Weight Division Formula
A 100-core server gets the same total weight as a single-core Raspberry Pi. This prevents resource-rich attackers from gaining disproportionate influence.
| Setup | Cores | Effective Weight |
|---|---|---|
| Raspberry Pi | 4 | 0.50 |
| Desktop PC | 8 | 0.25 |
| Server | 64 | 0.03 |
| 100-core farm | 100 | 0.02 |
Sybil Graph Analysis
Detects coordinated fake identities through network topology analysis.
Clustering Coefficient
Sybil clusters have unusually high clustering (>0.7). Real networks have organic, lower clustering.
Edge Cut Ratio
Insular clusters (<0.1 edge cut) are flagged. Real nodes connect broadly across the network.
Behavior Correlation
Sybils often come online/offline together. Correlated uptime patterns trigger investigation.
Component Isolation
Genuine nodes form one giant component. Sybil clusters are often isolated subgraphs.
Strike System
"Three Strikes — Then Math Speaks" — Progressive penalties for bad actors.
Strike 1: Warning
Fresh start allowed. Strike is recorded against hardware fingerprint.
Strike 2: Probation
7-day probation period. Trust weight reduced to 0.5×. All actions monitored.
Strike 3: Permanent Ban
Hardware fingerprint banned. Cannot rejoin network even with new keys.
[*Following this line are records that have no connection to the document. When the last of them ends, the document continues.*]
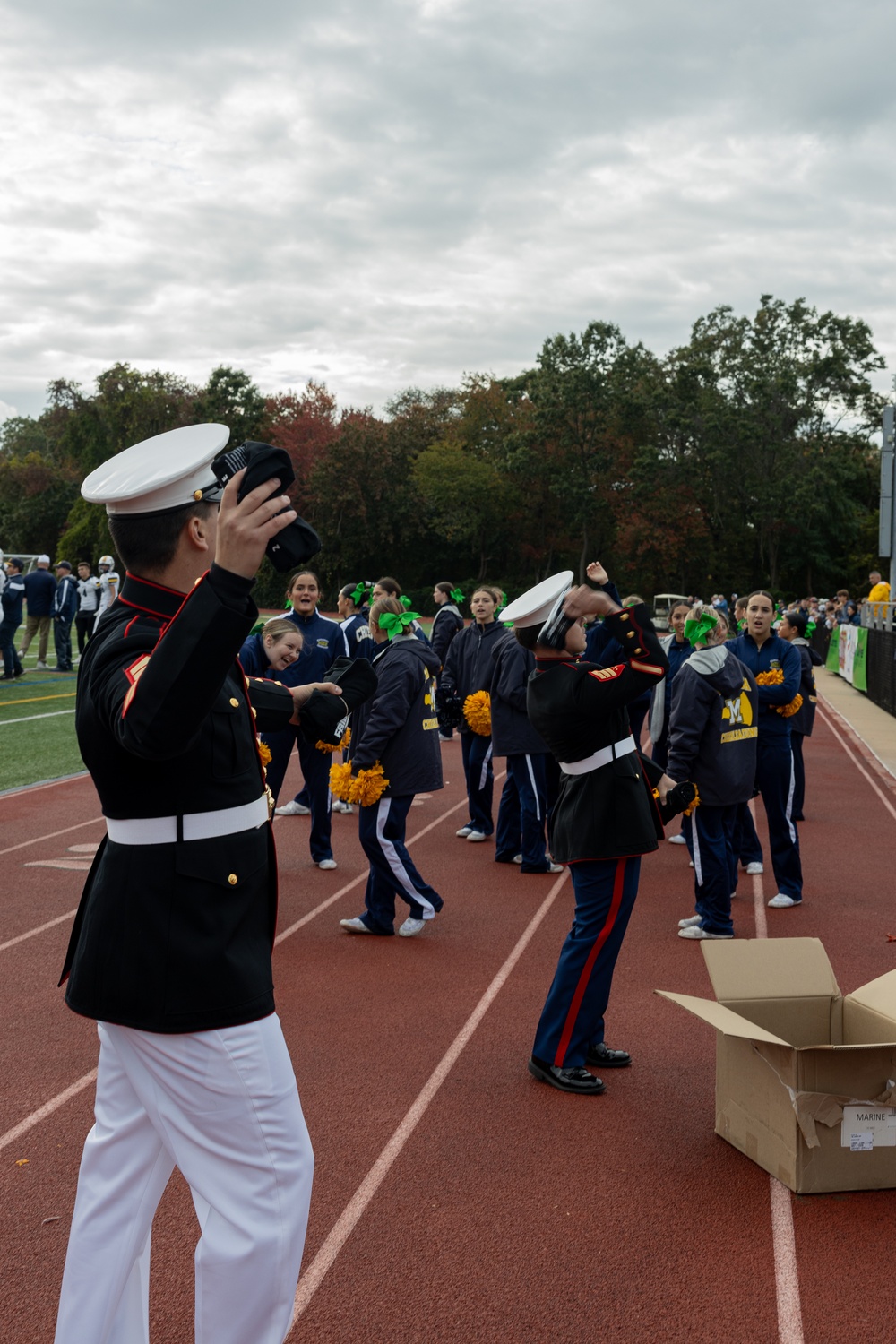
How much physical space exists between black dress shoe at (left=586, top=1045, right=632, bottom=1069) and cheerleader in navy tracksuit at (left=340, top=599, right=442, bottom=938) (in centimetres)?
202

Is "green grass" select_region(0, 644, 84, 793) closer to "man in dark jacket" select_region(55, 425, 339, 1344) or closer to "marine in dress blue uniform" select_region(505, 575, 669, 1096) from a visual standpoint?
"marine in dress blue uniform" select_region(505, 575, 669, 1096)

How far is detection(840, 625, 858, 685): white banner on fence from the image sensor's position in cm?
2416

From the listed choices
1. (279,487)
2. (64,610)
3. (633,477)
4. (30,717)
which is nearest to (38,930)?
(279,487)

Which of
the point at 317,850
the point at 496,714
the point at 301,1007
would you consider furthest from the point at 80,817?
the point at 301,1007

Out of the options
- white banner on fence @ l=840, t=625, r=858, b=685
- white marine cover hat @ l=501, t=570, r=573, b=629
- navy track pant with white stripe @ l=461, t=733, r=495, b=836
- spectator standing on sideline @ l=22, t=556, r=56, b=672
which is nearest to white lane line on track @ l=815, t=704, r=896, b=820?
navy track pant with white stripe @ l=461, t=733, r=495, b=836

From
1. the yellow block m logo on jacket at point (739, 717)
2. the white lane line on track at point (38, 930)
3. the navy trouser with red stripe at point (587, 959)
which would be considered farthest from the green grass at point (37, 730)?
the navy trouser with red stripe at point (587, 959)

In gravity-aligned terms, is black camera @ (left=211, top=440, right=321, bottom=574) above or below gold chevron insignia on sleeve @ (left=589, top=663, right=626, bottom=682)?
above

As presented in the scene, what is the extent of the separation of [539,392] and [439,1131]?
52.5 metres

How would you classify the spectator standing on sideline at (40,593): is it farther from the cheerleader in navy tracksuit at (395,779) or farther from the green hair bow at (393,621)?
the cheerleader in navy tracksuit at (395,779)

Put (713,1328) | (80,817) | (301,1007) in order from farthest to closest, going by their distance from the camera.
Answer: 1. (80,817)
2. (301,1007)
3. (713,1328)

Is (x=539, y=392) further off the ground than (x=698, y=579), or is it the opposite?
(x=539, y=392)

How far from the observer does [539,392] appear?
5412 centimetres

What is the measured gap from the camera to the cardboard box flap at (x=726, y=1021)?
348 centimetres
Hardware Fingerprint Tracking
Strikes are tied to AES-NI hardware fingerprints, not just keys. Generating new keypairs doesn't reset strikes — the silicon is remembered.
Mesh-Consensus Revocation
Revoke malicious nodes through mathematical consensus, not central authority.
2/3 Threshold Attestation
When 2/3 of trust-weighted peers attest to bad behavior, a revocation certificate is automatically generated and propagated.
- • All attestations are ML-DSA-65 signed
- • Revocation certificates are verifiable by any node
- • No central authority needed
Active Defense Systems
Beyond passive trust scoring, YAKMESH employs active behavioral monitoring to detect and respond to trusted nodes turning malicious.
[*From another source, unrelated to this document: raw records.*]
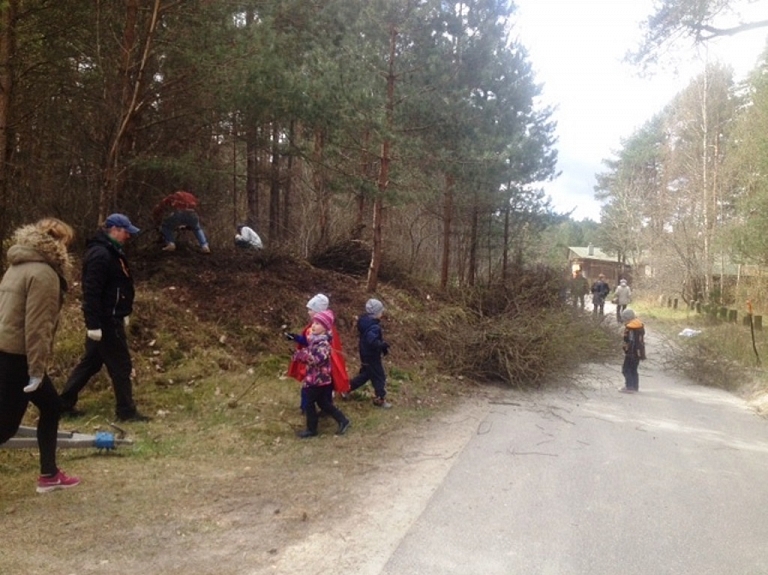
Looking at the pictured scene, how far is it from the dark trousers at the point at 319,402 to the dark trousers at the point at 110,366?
1.83 meters

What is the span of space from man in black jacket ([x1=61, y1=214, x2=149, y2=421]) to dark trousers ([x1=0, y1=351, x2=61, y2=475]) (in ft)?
5.17

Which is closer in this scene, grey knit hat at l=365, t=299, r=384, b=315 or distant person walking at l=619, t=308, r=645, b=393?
grey knit hat at l=365, t=299, r=384, b=315

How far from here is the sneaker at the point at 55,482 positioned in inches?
175

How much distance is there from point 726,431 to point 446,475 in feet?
14.6

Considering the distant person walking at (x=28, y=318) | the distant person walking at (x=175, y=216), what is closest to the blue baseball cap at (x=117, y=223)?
the distant person walking at (x=28, y=318)

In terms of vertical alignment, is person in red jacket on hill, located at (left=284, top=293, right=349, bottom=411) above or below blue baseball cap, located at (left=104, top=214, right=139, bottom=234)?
below

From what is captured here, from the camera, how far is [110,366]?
20.3ft

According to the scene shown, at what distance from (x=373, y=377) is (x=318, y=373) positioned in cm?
145

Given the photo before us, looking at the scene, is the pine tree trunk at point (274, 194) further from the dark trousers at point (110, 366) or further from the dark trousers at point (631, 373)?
the dark trousers at point (110, 366)

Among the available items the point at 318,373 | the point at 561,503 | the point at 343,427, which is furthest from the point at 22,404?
the point at 561,503

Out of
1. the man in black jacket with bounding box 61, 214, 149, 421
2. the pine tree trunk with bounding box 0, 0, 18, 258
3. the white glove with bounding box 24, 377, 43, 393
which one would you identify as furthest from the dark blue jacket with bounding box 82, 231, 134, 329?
the pine tree trunk with bounding box 0, 0, 18, 258

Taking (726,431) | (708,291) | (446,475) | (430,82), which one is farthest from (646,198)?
(446,475)

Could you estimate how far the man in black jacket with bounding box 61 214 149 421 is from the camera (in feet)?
19.9

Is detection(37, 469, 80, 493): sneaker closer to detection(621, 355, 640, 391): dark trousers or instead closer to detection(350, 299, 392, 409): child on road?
detection(350, 299, 392, 409): child on road
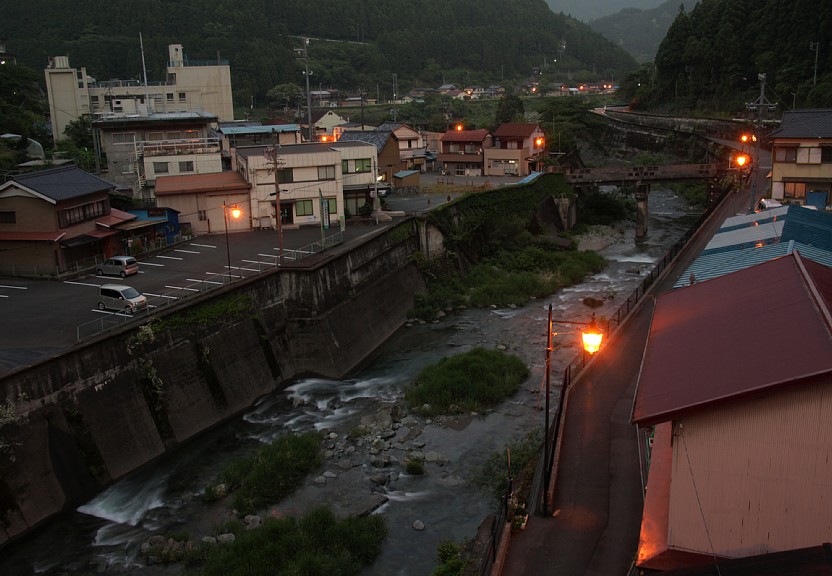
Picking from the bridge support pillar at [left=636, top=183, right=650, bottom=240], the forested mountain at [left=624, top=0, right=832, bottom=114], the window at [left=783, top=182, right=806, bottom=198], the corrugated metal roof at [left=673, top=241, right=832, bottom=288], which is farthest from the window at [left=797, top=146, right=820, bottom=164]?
the forested mountain at [left=624, top=0, right=832, bottom=114]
VEGATI — Velocity Detection
Establishes behavioral baselines using exponential moving averages, then detects sudden changes via z-score anomaly detection. Alerts at 2σ (elevated), 3σ (warning), and 4σ (critical) deviations.
ZIMMEDARI — Attestation Accountability
Tracks attestation accuracy per node. Nodes that file false accusations have their attestation weight reduced. Prevents weaponization of the revocation system.
Trust-Proportional Rate Limiting
Trusted nodes get higher rate limits (up to 5×), but face proportionally harsher penalties if they abuse that trust. Veteran nodes betraying the network are banned 3× longer.
STUPA Emergency Broadcasts
Revocation messages use a special high-priority STUPA channel that bypasses normal rate limits, ensuring rapid propagation of critical security events.
KHATA Trust Protocol
Kryptographic Handshake for Automated Trust Acceptance — The gossip layer for trust information.